OCamlPro / alt-ergo

OCamlPro public development repository for Alt-Ergo
https://alt-ergo.ocamlpro.com/
Other
128 stars 33 forks source link

Improve UF implementation #798

Open bclement-ocp opened 11 months ago

bclement-ocp commented 11 months ago

The Union-Find module is implemented with a mapping from semantic values to their representative. This means that accessing the representative is an O(log n) operation, where n is the number of live semantic values (roughly, number of distinct terms).

Benchmarking a few problems reveals that Alt-Ergo can easily spend 5-10% of its time just looking for representatives, and on long-running problems where we discover many terms, this can get upwards of 20%. Using a more efficient implementation of the Union-Find structure could bring tangible performance benefits: for instance, a properly implemented persistent version of Tarjan's Union-Find data structure would bring down the time to access the representatives to (amortized) O(α(n)) i.e. almost constant time.

(Note that these numbers include both the term → semantic value and semantic value → representative mappings, and are thus slightly inflated — in reality, they are probably closer to 3-8% and 15%. An improved union-find representation would only affect the semantic value → representative mapping, not the term → semantic value mapping. However, the term → semantic value mapping is independent from the environment (it always maps t to X.make t, and may no longer be needed at all now that we have the global cache on X.make).

After trying such an implementation, there are a few caveats:

bclement-ocp commented 10 months ago

I have spent some more time implementing a better version of this, but hit another blocker. The crux of it is that Alt-Ergo has many copies of the union-find data structure (up to 8 when using Tableaux-CDCL, although at most 5 are used at once), which is mostly not an issue (although it explains some weird behaviors I was seeing), except for one specific use.

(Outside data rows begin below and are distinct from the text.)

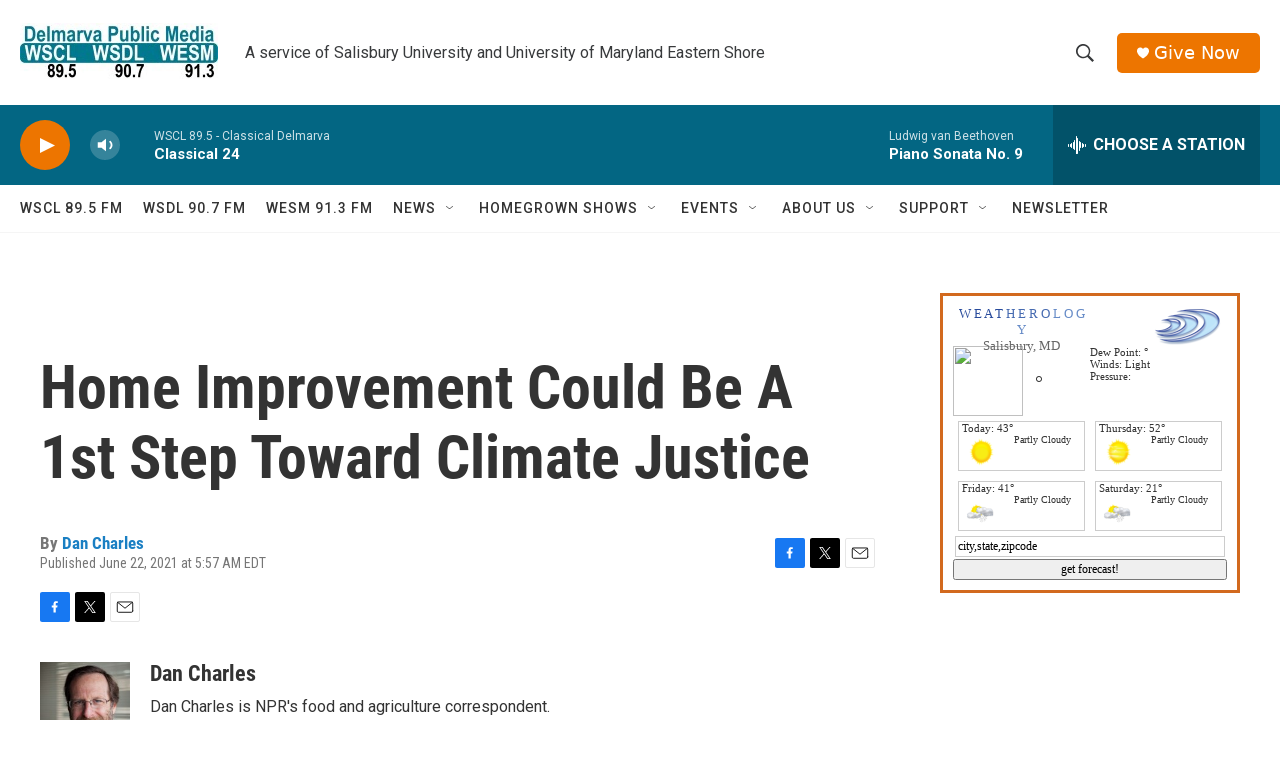

--- FILE ---
content_type: text/html; charset=UTF-8
request_url: https://google.weatherology.com/widgets_v2/wdgt_wrapper.php?callback=jQuery17205983695124451771_1768998886383&widget=wdgt_11&city=Salisbury&state=MD&extra=&_=1768998887607
body_size: 663
content:
jQuery17205983695124451771_1768998886383("    \r\n\r\n<!-- Header -->\r\n<div id=\"wxology_wdgt_11_header\">\r\n    <div id=\"wxology_wdgt_11_header_text\">\r\n        <a href=\"https:\/\/google.weatherology.com\" title=\"Weatherology.com\" target=\"_blank\" style=\"text-decoration:none;\">\r\n            <span style='color:#284b9c;font-size:13px;'>W E A T <\/span>\r\n            <span style='color:#476bb1;font-size:13px;'>H E R O <\/span>\r\n            <span style='color:#668bc7;font-size:13px;'>L O G Y<\/span>\r\n        <\/a>\r\n        <div id=\"\">\r\n            <a id=\"wxology_wdgt_11_city\" href=\"https:\/\/google.weatherology.com\/weather\/forecast\/local\/MD\/Salisbury\/forecast.html\" title=\"Salisbury, MD forecast.\" target=\"_blank\">Salisbury, MD<\/a>\r\n        <\/div>\r\n    <\/div>\r\n<\/div>\r\n\r\n<!-- Currents -->\r\n<div>\r\n\t<div id=\"wxology_wdgt_11_curicon\">\r\n    \t<img src=\"https:\/\/google.weatherology.com\/images\/icons_1\/100x100\/day\/.png\" \/>\r\n    <\/div>\r\n    <div id=\"wxology_wdgt_11_curtemp\">\r\n    \t&deg;\r\n    <\/div>\r\n    <div id=\"wxology_wdgt_11_curcond\">\r\n    \t<div class=\"wxology_wdgt_11_curcond_data\"><\/div>\r\n        <div class=\"wxology_wdgt_11_curcond_data\">Dew Point: &deg;<\/div>\r\n        <div class=\"wxology_wdgt_11_curcond_data\">Winds: Light<\/div>\r\n        <div class=\"wxology_wdgt_11_curcond_data\">Pressure: <\/div>\r\n    <\/div>\r\n    <div style=\"clear:both;\"><\/div>\r\n<\/div>\r\n\r\n<!-- Advisories if needed -->\r\n\r\n\r\n<!-- Forecast -->\r\n\r\n\r\n<div>\r\n\t<div class=\"wxology_wdgt_11_left_cast\">\r\n    \t<div class='wxology_wdgt_11_forecast_1_hold'>\r\n    \t\t<div class='wxology_wdgt_11_day_header'>Today: 43&deg;<\/div>\r\n    \t\t<div>\r\n            \t<div class='wxology_wdgt_11_fcast_icon'>\r\n                \t<img src='https:\/\/google.weatherology.com\/images\/icons_1\/100x100\/day\/10.png' \/>\r\n                <\/div>\r\n                <div class='wxology_wdgt_11_fcast_txt'>\r\n                \tPartly Cloudy                <\/div>\r\n                <div style=\"clear:both;\"><\/div>\r\n    \t\t<\/div>\r\n    \t<\/div>\r\n    <\/div>\r\n    <div class=\"wxology_wdgt_11_right_cast\">\r\n    \t<div class='wxology_wdgt_11_forecast_1_hold'>\r\n    \t\t<div class='wxology_wdgt_11_day_header'>Thursday: 52&deg;<\/div>\r\n    \t\t<div>\r\n            \t<div class='wxology_wdgt_11_fcast_icon'>\r\n                \t<img src='https:\/\/google.weatherology.com\/images\/icons_1\/100x100\/day\/12.png' \/>\r\n                <\/div>\r\n                <div class='wxology_wdgt_11_fcast_txt'>\r\n                \tPartly Cloudy                <\/div>\r\n                <div style=\"clear:both;\"><\/div>\r\n    \t\t<\/div>\r\n    \t<\/div>\r\n    <\/div>\r\n    \r\n<\/div>\r\n\r\n<div>\r\n\t<div class=\"wxology_wdgt_11_left_cast\">\r\n    \t<div class='wxology_wdgt_11_forecast_1_hold'>\r\n    \t\t<div class='wxology_wdgt_11_day_header'>Friday: 41&deg;<\/div>\r\n    \t\t<div>\r\n            \t<div class='wxology_wdgt_11_fcast_icon'>\r\n                \t<img src='https:\/\/google.weatherology.com\/images\/icons_1\/100x100\/day\/34.png' \/>\r\n                <\/div>\r\n                <div class='wxology_wdgt_11_fcast_txt'>\r\n                \tPartly Cloudy                <\/div>\r\n                <div style=\"clear:both;\"><\/div>\r\n    \t\t<\/div>\r\n    \t<\/div>\r\n    <\/div>\r\n    <div class=\"wxology_wdgt_11_right_cast\">\r\n    \t<div class='wxology_wdgt_11_forecast_1_hold'>\r\n    \t\t<div class='wxology_wdgt_11_day_header'>Saturday: 21&deg;<\/div>\r\n    \t\t<div>\r\n            \t<div class='wxology_wdgt_11_fcast_icon'>\r\n                \t<img src='https:\/\/google.weatherology.com\/images\/icons_1\/100x100\/day\/34.png' \/>\r\n                <\/div>\r\n                <div class='wxology_wdgt_11_fcast_txt'>\r\n                \tPartly Cloudy                <\/div>\r\n                <div style=\"clear:both;\"><\/div>\r\n    \t\t<\/div>\r\n    \t<\/div>\r\n    <\/div>\r\n<\/div>\r\n\r\n<div style=\"clear:both;\"><\/div>\r\n\r\n<!-- Forecast Lookup -->\r\n<div style=\"margin-left:2px;margin-right:2px;padding:2px;border:1px solid #CCCCCC;\">\r\n    <input id=\"wdgt_11_zip_insert\" name=\"\" type=\"text\" value=\"city,state,zipcode\" \/>\r\n<\/div>\r\n<div style=\"margin-top:2px;\">\r\n    <input id=\"wdgt_11_zip_submit\" style=\"width:100%;\" name=\"submit\" type=\"submit\" value=\"get forecast!\" \/>\r\n<\/div>\r\n\r\n\r\n\t");

--- FILE ---
content_type: text/html; charset=utf-8
request_url: https://www.google.com/recaptcha/api2/aframe
body_size: 266
content:
<!DOCTYPE HTML><html><head><meta http-equiv="content-type" content="text/html; charset=UTF-8"></head><body><script nonce="N5R8PSROqKdgp3g5UsGGsg">/** Anti-fraud and anti-abuse applications only. See google.com/recaptcha */ try{var clients={'sodar':'https://pagead2.googlesyndication.com/pagead/sodar?'};window.addEventListener("message",function(a){try{if(a.source===window.parent){var b=JSON.parse(a.data);var c=clients[b['id']];if(c){var d=document.createElement('img');d.src=c+b['params']+'&rc='+(localStorage.getItem("rc::a")?sessionStorage.getItem("rc::b"):"");window.document.body.appendChild(d);sessionStorage.setItem("rc::e",parseInt(sessionStorage.getItem("rc::e")||0)+1);localStorage.setItem("rc::h",'1768998888079');}}}catch(b){}});window.parent.postMessage("_grecaptcha_ready", "*");}catch(b){}</script></body></html>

This use is gamma_finite in Theory, which is used for case splits. The way Alt-Ergo uses case splits is as follows.

The issue with this approach is the part where we copy gamma into gamma_finite, because this is hard to support efficiently using a persistent store since there are two "versions" that must be in use at the same time.

The other issue with this approach has nothing to do with persistent union-finds: indeed, it means that most of the theory work that Alt-Ergo does is performed twice — once in gamma, and once in gamma_finite, in similar-but-different environments. It would probably make more sense to integrate the value assignments to the SAT trail, rather than keeping these two copies of the environment, making the whole loop closer to mcSAT (although we currently do now produce precise conflict explanations at the level of theories).

This poses the question of when to make boolean decisions vs theory decisions, and another host of subtle points to consider, so this becomes a more complex task than just changing the union-find implementation. There is one "quick fix" which could be to locally replay the choices when performing a case split and which I will investigate if it is acceptable performance-wise on the current code, which would allow to proceed — although in any case moving these decisions towards the SAT in some way seems like a good idea.